[start EXERCISE DATA]
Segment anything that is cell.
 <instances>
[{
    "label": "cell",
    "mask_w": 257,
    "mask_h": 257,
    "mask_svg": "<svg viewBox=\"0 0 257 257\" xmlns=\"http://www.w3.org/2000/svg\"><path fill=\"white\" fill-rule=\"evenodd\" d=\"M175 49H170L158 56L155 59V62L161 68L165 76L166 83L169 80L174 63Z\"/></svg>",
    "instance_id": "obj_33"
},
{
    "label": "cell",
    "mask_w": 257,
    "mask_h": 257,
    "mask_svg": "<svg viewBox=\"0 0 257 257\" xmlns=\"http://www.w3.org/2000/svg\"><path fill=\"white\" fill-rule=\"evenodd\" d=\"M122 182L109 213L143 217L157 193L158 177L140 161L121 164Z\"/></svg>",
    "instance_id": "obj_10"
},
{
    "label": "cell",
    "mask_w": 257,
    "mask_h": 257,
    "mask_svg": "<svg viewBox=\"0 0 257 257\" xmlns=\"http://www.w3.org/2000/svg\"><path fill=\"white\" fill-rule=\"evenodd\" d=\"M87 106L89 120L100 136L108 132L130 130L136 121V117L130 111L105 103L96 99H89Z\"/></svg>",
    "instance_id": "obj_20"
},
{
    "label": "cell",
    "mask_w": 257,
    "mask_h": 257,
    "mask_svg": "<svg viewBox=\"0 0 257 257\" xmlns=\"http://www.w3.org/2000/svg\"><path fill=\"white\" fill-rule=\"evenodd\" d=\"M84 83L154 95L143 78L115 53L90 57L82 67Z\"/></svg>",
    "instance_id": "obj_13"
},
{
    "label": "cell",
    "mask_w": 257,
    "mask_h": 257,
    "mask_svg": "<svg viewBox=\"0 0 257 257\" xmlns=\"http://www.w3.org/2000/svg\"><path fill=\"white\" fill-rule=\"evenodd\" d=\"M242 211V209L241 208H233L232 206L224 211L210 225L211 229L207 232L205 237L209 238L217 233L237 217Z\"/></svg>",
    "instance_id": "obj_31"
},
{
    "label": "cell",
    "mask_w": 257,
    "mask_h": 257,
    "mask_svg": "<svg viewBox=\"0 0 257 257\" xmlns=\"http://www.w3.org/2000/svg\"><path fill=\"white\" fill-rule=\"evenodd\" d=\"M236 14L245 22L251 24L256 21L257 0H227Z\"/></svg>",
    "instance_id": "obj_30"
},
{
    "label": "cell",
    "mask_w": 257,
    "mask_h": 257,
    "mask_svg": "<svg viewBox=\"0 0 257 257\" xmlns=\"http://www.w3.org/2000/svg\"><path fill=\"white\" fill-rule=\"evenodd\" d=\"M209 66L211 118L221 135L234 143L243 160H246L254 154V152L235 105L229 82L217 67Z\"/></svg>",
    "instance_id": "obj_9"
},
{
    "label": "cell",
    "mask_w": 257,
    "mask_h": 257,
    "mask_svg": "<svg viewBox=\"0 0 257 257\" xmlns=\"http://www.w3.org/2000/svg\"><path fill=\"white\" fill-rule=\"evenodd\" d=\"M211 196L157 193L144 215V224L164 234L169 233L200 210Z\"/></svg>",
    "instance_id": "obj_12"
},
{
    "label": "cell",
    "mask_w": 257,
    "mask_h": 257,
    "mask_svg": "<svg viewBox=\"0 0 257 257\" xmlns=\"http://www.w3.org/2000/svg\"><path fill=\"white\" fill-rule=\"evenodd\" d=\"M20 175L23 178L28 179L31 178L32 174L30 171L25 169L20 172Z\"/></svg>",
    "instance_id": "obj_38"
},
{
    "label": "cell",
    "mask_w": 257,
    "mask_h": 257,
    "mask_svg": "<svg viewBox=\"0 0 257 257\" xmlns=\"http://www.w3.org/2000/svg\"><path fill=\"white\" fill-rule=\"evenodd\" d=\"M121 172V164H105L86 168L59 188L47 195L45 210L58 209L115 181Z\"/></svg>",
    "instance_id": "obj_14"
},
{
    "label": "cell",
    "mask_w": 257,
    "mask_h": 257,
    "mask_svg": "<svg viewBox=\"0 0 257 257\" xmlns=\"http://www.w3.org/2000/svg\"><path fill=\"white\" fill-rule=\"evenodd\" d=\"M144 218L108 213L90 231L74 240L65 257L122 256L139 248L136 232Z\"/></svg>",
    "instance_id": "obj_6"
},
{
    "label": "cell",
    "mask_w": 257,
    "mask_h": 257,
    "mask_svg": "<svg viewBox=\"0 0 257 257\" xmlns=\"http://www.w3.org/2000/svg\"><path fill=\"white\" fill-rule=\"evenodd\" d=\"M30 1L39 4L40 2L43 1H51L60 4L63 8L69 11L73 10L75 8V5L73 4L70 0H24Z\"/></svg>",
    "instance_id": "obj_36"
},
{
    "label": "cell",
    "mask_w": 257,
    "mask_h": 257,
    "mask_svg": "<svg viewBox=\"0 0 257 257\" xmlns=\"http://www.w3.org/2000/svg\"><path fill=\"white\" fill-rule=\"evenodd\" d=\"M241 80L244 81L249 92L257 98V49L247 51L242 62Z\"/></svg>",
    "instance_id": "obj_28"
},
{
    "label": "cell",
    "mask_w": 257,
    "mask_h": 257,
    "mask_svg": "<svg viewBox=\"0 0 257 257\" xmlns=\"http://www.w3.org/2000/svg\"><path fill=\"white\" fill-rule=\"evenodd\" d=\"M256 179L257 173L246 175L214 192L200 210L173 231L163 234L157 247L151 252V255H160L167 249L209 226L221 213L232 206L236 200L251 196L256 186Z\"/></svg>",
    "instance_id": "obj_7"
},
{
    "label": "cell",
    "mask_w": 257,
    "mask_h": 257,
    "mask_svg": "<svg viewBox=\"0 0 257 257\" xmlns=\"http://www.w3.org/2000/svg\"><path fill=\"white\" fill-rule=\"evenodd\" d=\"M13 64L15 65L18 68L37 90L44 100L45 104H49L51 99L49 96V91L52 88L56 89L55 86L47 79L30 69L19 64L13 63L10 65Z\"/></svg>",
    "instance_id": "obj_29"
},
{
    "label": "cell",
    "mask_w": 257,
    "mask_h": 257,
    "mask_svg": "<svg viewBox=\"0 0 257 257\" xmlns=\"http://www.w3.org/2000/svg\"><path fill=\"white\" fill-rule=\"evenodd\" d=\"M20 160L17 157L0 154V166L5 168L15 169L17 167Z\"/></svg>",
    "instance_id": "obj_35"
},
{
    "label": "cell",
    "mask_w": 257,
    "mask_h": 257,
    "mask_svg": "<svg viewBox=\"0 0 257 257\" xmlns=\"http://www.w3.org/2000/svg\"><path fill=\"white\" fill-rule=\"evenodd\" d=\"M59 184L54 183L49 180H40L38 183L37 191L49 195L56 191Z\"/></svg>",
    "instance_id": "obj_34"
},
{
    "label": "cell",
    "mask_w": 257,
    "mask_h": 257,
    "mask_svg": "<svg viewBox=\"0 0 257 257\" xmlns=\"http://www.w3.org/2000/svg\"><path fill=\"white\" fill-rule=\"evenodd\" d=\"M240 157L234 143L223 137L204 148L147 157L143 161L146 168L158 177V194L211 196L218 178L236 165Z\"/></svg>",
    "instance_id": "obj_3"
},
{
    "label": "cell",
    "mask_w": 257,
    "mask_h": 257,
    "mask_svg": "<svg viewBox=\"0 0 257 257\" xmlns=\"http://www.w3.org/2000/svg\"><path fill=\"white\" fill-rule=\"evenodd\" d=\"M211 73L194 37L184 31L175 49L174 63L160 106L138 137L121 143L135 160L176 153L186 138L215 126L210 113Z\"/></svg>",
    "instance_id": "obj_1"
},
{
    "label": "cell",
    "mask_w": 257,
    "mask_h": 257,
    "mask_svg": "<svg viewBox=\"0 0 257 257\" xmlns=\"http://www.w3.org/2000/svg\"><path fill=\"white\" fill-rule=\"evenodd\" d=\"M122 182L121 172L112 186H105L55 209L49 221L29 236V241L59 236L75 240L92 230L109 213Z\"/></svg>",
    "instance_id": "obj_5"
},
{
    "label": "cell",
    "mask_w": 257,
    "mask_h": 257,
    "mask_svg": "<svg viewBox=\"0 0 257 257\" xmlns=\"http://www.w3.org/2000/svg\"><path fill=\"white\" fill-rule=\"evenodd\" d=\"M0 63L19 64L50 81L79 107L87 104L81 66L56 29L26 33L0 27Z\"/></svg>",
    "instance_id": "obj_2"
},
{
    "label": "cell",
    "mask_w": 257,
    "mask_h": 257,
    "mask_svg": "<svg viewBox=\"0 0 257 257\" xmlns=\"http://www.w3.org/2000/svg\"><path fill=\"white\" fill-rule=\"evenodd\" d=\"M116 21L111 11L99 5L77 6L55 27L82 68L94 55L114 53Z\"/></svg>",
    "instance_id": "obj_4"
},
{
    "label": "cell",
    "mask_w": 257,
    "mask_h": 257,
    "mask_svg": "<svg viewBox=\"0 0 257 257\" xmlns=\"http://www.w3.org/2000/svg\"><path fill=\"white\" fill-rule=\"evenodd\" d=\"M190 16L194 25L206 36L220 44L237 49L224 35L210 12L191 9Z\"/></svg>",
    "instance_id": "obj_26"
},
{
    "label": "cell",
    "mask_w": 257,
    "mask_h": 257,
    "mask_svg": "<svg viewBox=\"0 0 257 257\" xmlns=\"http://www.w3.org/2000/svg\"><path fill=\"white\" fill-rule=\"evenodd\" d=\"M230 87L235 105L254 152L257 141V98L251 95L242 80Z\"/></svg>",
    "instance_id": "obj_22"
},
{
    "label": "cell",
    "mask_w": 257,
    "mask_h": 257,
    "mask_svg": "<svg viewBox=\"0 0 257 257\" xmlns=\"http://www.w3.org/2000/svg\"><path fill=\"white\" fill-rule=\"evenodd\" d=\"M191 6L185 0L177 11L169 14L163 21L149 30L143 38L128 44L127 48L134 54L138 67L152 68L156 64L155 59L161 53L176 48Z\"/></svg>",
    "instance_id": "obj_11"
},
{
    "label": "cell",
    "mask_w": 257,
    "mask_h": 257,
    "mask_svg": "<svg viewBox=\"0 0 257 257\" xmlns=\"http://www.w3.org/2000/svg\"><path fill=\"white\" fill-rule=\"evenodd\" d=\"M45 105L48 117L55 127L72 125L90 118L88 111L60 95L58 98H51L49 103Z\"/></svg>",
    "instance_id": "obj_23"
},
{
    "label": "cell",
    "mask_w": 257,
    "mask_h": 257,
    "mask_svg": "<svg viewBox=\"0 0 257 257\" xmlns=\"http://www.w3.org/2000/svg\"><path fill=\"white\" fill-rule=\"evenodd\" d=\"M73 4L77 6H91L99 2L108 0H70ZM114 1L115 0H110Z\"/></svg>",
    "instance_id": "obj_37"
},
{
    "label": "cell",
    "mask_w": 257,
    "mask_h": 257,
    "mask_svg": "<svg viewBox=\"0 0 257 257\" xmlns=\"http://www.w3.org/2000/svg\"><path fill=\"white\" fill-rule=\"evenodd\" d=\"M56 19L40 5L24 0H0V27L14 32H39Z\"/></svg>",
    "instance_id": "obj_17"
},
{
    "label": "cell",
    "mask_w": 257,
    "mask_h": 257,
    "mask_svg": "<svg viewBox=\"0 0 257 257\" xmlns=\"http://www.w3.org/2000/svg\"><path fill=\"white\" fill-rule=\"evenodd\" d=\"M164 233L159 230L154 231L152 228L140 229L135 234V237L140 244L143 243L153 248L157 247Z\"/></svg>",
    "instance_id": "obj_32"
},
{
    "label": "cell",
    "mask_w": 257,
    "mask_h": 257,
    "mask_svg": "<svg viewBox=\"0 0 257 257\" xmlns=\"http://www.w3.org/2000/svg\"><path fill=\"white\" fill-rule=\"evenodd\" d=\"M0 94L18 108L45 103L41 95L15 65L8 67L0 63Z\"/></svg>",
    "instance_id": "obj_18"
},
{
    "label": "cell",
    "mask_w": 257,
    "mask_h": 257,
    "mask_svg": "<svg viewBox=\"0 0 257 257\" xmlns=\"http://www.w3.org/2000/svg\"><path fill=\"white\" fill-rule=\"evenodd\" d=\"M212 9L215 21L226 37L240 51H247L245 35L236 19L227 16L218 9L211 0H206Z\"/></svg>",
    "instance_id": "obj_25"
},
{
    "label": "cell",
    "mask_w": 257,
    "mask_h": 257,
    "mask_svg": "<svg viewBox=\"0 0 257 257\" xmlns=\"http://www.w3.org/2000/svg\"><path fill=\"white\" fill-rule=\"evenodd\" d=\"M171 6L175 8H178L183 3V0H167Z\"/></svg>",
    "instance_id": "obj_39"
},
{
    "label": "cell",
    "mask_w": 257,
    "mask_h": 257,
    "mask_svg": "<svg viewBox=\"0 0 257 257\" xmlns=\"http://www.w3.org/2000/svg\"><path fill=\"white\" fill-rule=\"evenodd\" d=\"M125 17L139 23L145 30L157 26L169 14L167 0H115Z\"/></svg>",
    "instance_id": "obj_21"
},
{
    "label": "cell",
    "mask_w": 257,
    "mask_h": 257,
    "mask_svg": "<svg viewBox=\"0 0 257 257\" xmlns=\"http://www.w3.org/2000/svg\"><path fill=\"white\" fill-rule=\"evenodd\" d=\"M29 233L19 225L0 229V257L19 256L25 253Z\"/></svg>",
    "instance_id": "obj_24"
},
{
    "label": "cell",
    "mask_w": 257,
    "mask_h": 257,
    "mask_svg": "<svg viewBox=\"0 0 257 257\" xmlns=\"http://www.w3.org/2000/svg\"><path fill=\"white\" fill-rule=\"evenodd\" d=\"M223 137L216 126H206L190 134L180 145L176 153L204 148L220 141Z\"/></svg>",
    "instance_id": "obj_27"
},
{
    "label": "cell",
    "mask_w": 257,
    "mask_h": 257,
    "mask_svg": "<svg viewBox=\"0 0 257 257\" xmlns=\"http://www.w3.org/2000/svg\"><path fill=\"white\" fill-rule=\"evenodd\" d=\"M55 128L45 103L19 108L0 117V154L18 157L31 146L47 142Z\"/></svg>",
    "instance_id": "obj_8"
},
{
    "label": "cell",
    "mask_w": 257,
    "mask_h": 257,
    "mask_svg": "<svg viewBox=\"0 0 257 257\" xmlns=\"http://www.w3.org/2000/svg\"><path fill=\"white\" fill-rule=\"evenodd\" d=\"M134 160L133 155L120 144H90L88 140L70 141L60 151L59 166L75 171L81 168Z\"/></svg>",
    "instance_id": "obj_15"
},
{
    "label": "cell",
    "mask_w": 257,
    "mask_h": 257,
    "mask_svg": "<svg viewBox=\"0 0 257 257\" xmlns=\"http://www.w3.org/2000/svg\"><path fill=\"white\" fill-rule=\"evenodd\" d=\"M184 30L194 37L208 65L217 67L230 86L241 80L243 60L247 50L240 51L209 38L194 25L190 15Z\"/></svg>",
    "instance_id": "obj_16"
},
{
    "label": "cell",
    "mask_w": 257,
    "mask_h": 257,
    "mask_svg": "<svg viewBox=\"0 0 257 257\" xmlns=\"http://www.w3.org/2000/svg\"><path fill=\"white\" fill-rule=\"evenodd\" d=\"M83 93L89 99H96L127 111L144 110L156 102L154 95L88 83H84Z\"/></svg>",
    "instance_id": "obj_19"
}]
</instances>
[end EXERCISE DATA]
REQUEST.
Reproduce the data verbatim, from its first line through the line containing "211V209L241 208H233L232 206L224", with both ends included.

TASK RESPONSE.
Segment anything that is cell.
 <instances>
[{
    "label": "cell",
    "mask_w": 257,
    "mask_h": 257,
    "mask_svg": "<svg viewBox=\"0 0 257 257\" xmlns=\"http://www.w3.org/2000/svg\"><path fill=\"white\" fill-rule=\"evenodd\" d=\"M175 49H170L158 56L155 59V62L161 68L165 76L166 83L169 80L174 63Z\"/></svg>",
    "instance_id": "obj_33"
},
{
    "label": "cell",
    "mask_w": 257,
    "mask_h": 257,
    "mask_svg": "<svg viewBox=\"0 0 257 257\" xmlns=\"http://www.w3.org/2000/svg\"><path fill=\"white\" fill-rule=\"evenodd\" d=\"M122 182L109 213L143 217L157 193L158 177L140 161L121 164Z\"/></svg>",
    "instance_id": "obj_10"
},
{
    "label": "cell",
    "mask_w": 257,
    "mask_h": 257,
    "mask_svg": "<svg viewBox=\"0 0 257 257\" xmlns=\"http://www.w3.org/2000/svg\"><path fill=\"white\" fill-rule=\"evenodd\" d=\"M87 106L89 120L100 136L108 132L130 130L136 121V117L130 111L105 103L96 99H89Z\"/></svg>",
    "instance_id": "obj_20"
},
{
    "label": "cell",
    "mask_w": 257,
    "mask_h": 257,
    "mask_svg": "<svg viewBox=\"0 0 257 257\" xmlns=\"http://www.w3.org/2000/svg\"><path fill=\"white\" fill-rule=\"evenodd\" d=\"M84 83L154 95L143 78L115 53L90 57L82 67Z\"/></svg>",
    "instance_id": "obj_13"
},
{
    "label": "cell",
    "mask_w": 257,
    "mask_h": 257,
    "mask_svg": "<svg viewBox=\"0 0 257 257\" xmlns=\"http://www.w3.org/2000/svg\"><path fill=\"white\" fill-rule=\"evenodd\" d=\"M242 211V209L241 208H233L232 206L224 211L210 225L211 229L207 232L205 237L209 238L217 233L237 217Z\"/></svg>",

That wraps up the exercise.